Excerpted passage:
Thoughts Of A Nima Boy: How reading can give you five tools for life
Few weeks ago, I spoke to a group of Senior High School leavers at the Zongo Inspiration Team’s Guidance and Scholarship Opportunities Seminar at the Nima-Maamobi Community Library.
The seminar was organized with the expectation of equipping young graduates with information and tools to make informed decisions about their future career aspirations as well as scholarship opportunities available.
As the first speaker, my job was to speak to the young ones on cultivating good reading habits towards their development noting the importance of reading to achieving one’s long term career goals.
Considering the paucity of time and the loaded schedule for the day, I decided to speak to them about five tools they will need as they journey the road of life and how reading is most likely to provide them with those tools.
I began by letting them know how essential it is for them to embrace reading, writing and partaking in productive programmes at their age. I told them about Francis Bacon who opined that “reading maketh a full man, conference a ready man and writing an exact man…”I then narrated a bit of my story and explained why they should take the programme very serious.

(Stored data entries)

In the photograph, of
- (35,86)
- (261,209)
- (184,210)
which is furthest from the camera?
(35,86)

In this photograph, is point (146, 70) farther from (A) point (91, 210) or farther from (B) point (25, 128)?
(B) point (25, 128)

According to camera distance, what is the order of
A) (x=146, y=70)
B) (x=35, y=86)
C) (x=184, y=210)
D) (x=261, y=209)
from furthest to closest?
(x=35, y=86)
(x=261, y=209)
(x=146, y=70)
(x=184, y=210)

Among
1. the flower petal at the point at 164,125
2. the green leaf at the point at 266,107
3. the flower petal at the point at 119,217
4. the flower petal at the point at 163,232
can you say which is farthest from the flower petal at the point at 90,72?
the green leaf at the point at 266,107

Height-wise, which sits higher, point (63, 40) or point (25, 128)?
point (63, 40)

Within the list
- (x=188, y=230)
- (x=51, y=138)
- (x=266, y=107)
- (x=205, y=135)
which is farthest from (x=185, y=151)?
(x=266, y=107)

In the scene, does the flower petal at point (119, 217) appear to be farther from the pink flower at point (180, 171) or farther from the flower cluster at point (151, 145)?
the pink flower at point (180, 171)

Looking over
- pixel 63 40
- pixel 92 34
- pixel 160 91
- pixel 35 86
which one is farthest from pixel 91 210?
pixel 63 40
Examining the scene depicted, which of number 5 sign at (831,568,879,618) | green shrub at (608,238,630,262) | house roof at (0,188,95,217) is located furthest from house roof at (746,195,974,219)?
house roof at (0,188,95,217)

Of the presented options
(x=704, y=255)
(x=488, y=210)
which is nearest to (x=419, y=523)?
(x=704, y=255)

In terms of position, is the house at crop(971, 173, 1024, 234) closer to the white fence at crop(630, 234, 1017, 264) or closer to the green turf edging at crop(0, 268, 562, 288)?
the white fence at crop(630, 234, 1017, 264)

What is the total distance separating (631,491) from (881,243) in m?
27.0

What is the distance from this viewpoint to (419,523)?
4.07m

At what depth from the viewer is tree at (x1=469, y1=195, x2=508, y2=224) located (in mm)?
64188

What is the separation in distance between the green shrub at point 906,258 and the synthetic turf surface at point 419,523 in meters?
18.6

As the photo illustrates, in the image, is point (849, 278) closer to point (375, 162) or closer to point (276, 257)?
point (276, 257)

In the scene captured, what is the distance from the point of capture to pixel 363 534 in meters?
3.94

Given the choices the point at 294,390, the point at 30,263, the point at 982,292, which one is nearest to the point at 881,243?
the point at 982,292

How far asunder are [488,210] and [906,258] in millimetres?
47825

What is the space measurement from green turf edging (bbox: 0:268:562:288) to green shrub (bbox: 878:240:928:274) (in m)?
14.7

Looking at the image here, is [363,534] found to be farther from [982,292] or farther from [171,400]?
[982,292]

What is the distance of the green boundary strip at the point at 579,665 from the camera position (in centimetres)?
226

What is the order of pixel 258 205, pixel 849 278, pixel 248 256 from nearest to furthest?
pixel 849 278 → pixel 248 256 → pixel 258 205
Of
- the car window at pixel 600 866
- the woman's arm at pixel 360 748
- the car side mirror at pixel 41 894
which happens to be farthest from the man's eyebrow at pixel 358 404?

Required task 1:
Answer these questions using the piece on reading:
(a) At which library was the seminar held?
(b) In what order did the writer speak at the seminar?
(c) According to the Francis Bacon quotation, what does writing make a man?
Required task 2:
Reproduce everything in the piece on reading from "The seminar was" down to "with those tools.".

Exercise solution 1:
(a) The Nima-Maamobi Community Library
(b) First
(c) An exact man

Exercise solution 2:
The seminar was organized with the expectation of equipping young graduates with information and tools to make informed decisions about their future career aspirations as well as scholarship opportunities available.
As the first speaker, my job was to speak to the young ones on cultivating good reading habits towards their development noting the importance of reading to achieving one’s long term career goals.
Considering the paucity of time and the loaded schedule for the day, I decided to speak to them about five tools they will need as they journey the road of life and how reading is most likely to provide them with those tools.